**O que fazer**
**1.** No texto sobre o Protocolo de Kyoto, por que Lomborg considera o acordo um desperdício de tempo e dinheiro? Responda em uma a três frases.
**2.** Transcreva literalmente o trecho do texto sobre o Protocolo de Kyoto entre "Título: 'Kyoto não" e "o aquecimento global.", incluindo as duas pontas.

**Texto de leitura**
Título: 'Kyoto não fará nenhuma diferença'
Autor: Bjorn Lomborg
Fonte: O Estado de São Paulo, 20/02/2005, Vida, p. A16

Autor do polêmico livro 'O Ambientalista Cético' diz que o tratado em vigor desde quarta-feira apenas adiará o aquecimento global.

Entre aqueles que discordam do Protocolo de Kyoto, não poderia faltar o dinamarquês Bjorn Lomborg. Para o polêmico autor de O Ambientalista Cético, o celebrado acordo de combate ao aquecimento global representa um grande desperdício de tempo e dinheiro. Recursos que, segundo ele, seriam mais bem empregados em outras causas de necessidade imediata, como o combate à malária e ao HIV. "O Protocolo de Kyoto é bom no sentido de mostrar que o mundo se importa; que há muita gente disposta a gastar um monte de dinheiro para fazer o bem", disse Lomborg, em entrevista ao Estado. "Eu apenas preferiria que esse dinheiro fosse gasto em algo benéfico de fato, em vez de um acordo que não vai realizar praticamente nada." Que o protocolo não vai resolver o problema das mudanças climáticas sozinho é fato consumado. Mesmo seus defensores admitem que é apenas um primeiro passo em um esforço de longo prazo para frear o aquecimento do planeta. O acordo, que entrou em vigor na quarta-feira, exige que os países desenvolvidos reduzam suas emissões de gases do efeito estufa em cerca de 5% até 2012, com base nos índices emitidos em 1990.

**Material fornecido**
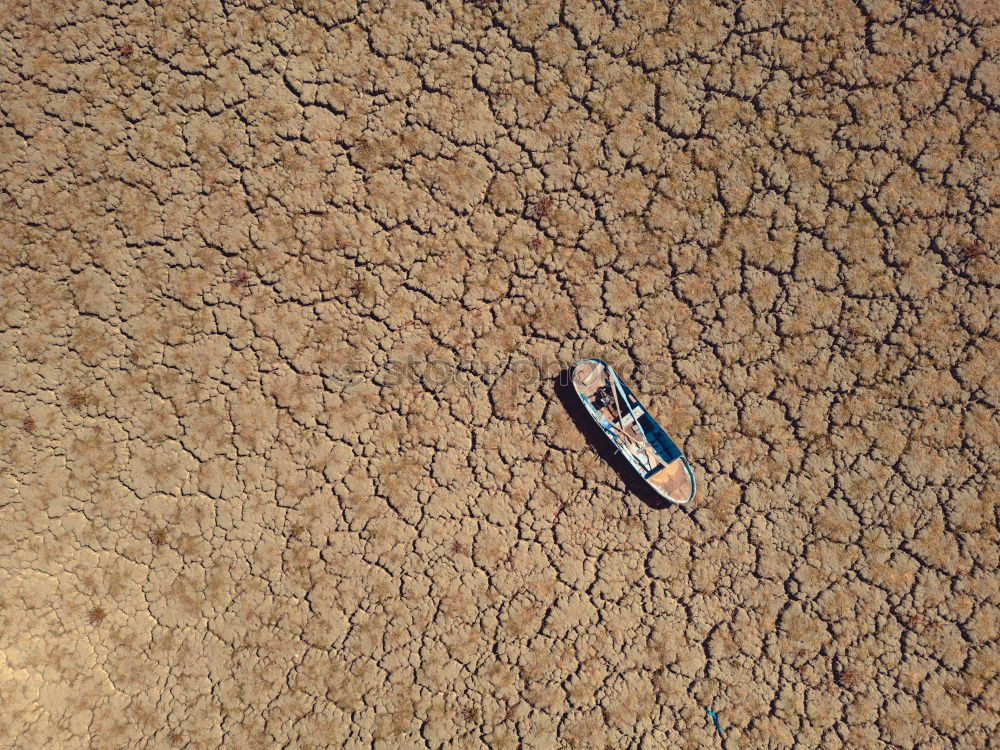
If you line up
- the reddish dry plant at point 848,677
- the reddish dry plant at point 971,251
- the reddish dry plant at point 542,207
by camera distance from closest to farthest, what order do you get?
the reddish dry plant at point 848,677
the reddish dry plant at point 971,251
the reddish dry plant at point 542,207

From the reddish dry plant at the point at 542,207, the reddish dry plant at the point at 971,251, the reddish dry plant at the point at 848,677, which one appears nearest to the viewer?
the reddish dry plant at the point at 848,677

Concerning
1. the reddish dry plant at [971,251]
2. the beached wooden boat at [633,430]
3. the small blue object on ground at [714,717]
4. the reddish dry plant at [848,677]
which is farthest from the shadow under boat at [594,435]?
the reddish dry plant at [971,251]

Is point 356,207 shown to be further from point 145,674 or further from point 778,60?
point 145,674

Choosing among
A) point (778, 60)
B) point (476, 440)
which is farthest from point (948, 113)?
point (476, 440)

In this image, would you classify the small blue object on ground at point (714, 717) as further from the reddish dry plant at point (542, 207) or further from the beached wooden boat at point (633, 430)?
the reddish dry plant at point (542, 207)

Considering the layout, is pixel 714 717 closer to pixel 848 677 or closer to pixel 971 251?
pixel 848 677

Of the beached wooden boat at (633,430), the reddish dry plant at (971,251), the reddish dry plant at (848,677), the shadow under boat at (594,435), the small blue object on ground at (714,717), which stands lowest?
the small blue object on ground at (714,717)

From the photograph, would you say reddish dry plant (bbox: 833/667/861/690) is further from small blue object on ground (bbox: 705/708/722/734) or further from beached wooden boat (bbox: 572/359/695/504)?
beached wooden boat (bbox: 572/359/695/504)
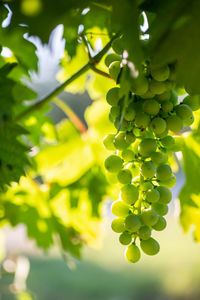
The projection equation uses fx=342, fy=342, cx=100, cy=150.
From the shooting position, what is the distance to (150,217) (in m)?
0.42

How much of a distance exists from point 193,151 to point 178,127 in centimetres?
40

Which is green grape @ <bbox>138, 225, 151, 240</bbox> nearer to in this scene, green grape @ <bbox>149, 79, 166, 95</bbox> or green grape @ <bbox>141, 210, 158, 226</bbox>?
green grape @ <bbox>141, 210, 158, 226</bbox>

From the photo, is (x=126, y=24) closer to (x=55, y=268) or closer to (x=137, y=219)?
(x=137, y=219)

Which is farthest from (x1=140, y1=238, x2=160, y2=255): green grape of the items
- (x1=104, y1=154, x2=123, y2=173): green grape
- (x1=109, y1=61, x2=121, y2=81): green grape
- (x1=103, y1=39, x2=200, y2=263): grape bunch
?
(x1=109, y1=61, x2=121, y2=81): green grape

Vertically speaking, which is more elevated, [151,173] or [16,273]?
[16,273]

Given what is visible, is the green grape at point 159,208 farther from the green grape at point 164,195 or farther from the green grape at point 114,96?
the green grape at point 114,96

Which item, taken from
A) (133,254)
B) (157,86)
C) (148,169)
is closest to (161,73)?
(157,86)

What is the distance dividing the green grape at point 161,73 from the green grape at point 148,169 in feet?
0.38

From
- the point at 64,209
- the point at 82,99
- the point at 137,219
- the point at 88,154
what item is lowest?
the point at 137,219

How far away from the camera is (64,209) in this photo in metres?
1.03

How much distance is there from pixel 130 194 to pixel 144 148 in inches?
2.4

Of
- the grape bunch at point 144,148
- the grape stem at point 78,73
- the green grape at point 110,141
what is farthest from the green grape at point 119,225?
the grape stem at point 78,73

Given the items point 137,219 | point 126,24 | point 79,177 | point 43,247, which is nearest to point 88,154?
point 79,177

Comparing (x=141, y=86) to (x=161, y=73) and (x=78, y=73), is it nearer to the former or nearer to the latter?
(x=161, y=73)
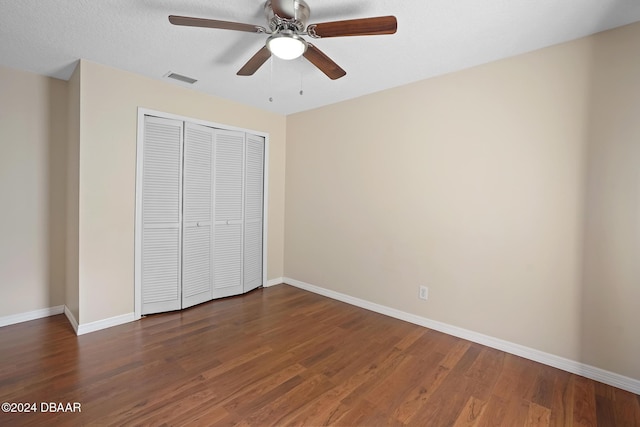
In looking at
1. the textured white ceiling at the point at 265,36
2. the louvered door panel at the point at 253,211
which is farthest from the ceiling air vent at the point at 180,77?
the louvered door panel at the point at 253,211

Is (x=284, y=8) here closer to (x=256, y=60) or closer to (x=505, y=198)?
(x=256, y=60)

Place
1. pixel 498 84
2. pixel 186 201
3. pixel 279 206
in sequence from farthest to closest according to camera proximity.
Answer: pixel 279 206
pixel 186 201
pixel 498 84

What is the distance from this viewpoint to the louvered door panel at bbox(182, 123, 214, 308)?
3.24m

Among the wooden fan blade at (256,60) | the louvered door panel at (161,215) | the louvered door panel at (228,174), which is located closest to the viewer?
the wooden fan blade at (256,60)

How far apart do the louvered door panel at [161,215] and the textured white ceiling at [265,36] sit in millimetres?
610

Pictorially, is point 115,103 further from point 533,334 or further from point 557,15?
point 533,334

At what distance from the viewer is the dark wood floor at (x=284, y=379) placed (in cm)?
172

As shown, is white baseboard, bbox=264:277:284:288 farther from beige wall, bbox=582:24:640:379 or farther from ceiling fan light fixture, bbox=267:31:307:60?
beige wall, bbox=582:24:640:379

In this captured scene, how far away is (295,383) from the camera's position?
2.02m

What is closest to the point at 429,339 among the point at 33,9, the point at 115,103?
the point at 115,103

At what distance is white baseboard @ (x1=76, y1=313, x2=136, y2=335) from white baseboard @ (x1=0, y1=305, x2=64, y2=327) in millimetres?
762

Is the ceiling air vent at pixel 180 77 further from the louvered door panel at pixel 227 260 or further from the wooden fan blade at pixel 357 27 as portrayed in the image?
the wooden fan blade at pixel 357 27

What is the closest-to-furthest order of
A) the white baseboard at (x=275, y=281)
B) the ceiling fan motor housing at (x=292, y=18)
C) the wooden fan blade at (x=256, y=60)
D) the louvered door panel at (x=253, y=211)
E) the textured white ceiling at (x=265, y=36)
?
the ceiling fan motor housing at (x=292, y=18) → the textured white ceiling at (x=265, y=36) → the wooden fan blade at (x=256, y=60) → the louvered door panel at (x=253, y=211) → the white baseboard at (x=275, y=281)

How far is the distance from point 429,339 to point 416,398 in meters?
0.86
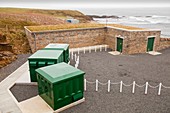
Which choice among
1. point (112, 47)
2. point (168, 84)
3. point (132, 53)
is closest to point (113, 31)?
point (112, 47)

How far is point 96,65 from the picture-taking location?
16078mm

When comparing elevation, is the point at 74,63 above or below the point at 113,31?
below

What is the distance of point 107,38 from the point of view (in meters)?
23.1

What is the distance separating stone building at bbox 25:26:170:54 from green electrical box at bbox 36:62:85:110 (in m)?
11.0

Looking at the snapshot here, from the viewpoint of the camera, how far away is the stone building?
19562 mm

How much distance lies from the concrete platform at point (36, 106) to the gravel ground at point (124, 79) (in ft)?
1.21

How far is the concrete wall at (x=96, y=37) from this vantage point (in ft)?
64.1

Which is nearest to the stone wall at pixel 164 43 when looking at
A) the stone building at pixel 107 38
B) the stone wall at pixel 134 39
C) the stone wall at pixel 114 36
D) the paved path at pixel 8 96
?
the stone building at pixel 107 38

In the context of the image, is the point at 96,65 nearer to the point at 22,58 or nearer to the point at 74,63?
the point at 74,63

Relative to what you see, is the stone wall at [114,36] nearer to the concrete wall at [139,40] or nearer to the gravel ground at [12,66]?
the concrete wall at [139,40]

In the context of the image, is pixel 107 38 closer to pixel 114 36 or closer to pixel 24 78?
pixel 114 36

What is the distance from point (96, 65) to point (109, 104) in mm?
6787

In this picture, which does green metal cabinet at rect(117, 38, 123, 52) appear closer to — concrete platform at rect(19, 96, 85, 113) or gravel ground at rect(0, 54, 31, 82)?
gravel ground at rect(0, 54, 31, 82)

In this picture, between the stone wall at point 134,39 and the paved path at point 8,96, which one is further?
the stone wall at point 134,39
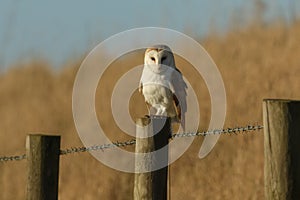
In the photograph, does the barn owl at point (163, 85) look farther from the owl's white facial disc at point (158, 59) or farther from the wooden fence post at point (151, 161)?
the wooden fence post at point (151, 161)

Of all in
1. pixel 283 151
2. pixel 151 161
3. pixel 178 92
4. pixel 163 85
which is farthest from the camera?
pixel 178 92

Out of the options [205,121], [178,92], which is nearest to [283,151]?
[178,92]

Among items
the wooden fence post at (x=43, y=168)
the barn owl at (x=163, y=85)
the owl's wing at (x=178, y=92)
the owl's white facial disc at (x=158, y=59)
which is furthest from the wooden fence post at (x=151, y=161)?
the owl's white facial disc at (x=158, y=59)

**Resultados por tarefa**
**1.** Segundo ele, os recursos seriam mais bem empregados em outras causas de necessidade imediata, como o combate à malária e ao HIV. Lomborg também afirma que o acordo não vai realizar praticamente nada.

**2.**
Título: 'Kyoto não fará nenhuma diferença'
Autor: Bjorn Lomborg
Fonte: O Estado de São Paulo, 20/02/2005, Vida, p. A16

Autor do polêmico livro 'O Ambientalista Cético' diz que o tratado em vigor desde quarta-feira apenas adiará o aquecimento global.